>>>>

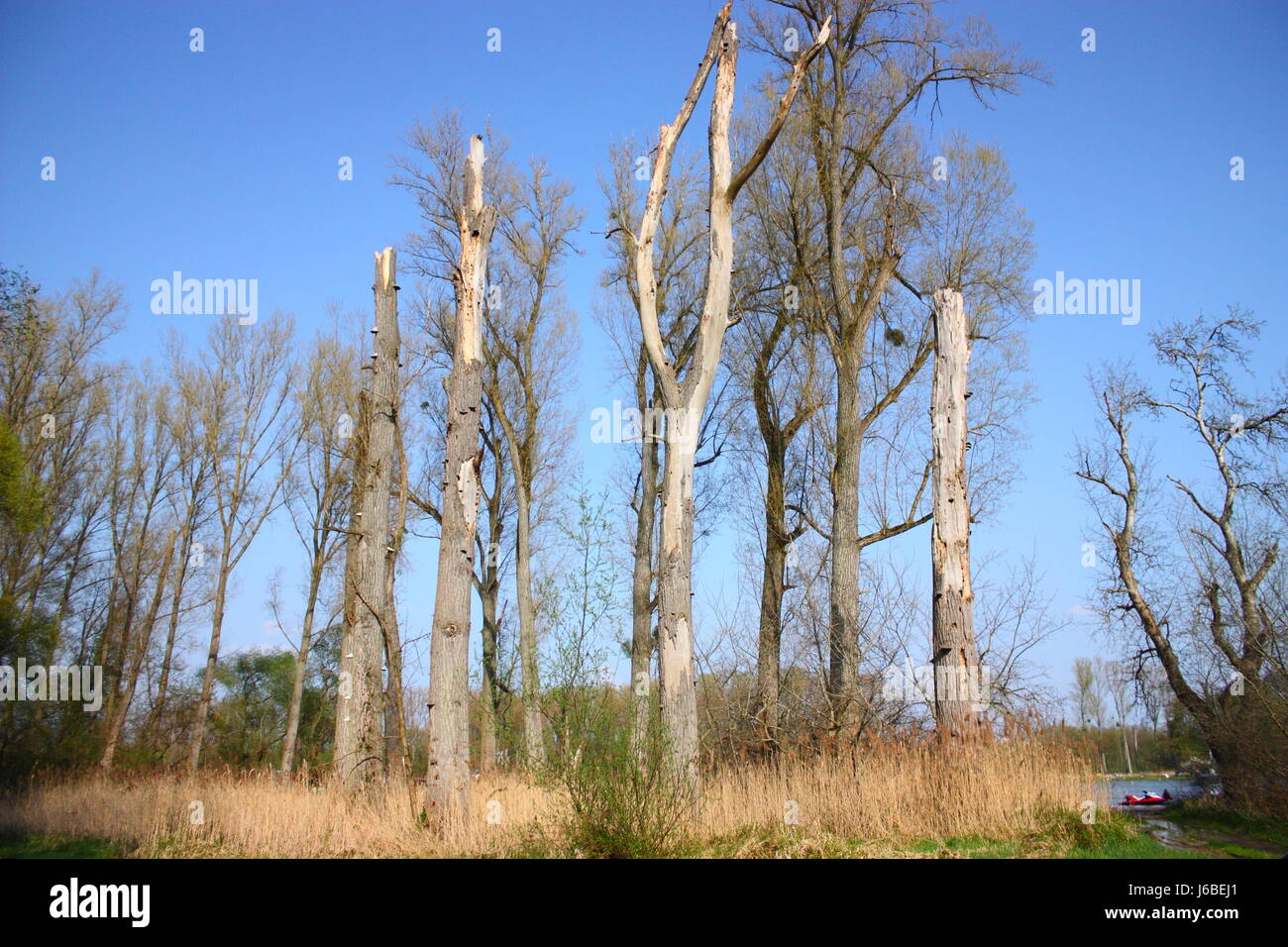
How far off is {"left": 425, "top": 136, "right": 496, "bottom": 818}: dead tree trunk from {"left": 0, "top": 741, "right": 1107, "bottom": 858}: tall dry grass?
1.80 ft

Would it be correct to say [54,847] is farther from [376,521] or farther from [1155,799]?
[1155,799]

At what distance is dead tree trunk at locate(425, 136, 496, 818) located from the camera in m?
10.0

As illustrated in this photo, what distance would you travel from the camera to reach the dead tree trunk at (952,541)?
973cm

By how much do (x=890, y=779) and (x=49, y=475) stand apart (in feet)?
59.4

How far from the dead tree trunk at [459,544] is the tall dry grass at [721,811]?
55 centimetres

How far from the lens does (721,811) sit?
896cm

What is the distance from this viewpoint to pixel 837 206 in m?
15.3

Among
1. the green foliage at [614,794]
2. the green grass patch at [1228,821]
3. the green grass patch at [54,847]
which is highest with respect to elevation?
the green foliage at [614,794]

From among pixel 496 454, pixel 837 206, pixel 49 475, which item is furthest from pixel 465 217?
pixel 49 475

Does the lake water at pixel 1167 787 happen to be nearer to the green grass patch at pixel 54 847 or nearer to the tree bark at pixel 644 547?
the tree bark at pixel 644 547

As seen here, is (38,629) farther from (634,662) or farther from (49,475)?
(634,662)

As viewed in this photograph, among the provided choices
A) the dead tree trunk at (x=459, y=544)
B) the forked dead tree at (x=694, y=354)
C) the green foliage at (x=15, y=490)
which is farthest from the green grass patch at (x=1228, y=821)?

<<<<

_Условие задания_: Замените «green foliage» на «green bushes» в записях начиная со строки, где есть «As viewed in», и до конца записей. Приведите эти строки целиком, больше ничего в них не меняя.

_Полный ответ_:
As viewed in this photograph, among the provided choices
A) the dead tree trunk at (x=459, y=544)
B) the forked dead tree at (x=694, y=354)
C) the green bushes at (x=15, y=490)
which is farthest from the green grass patch at (x=1228, y=821)?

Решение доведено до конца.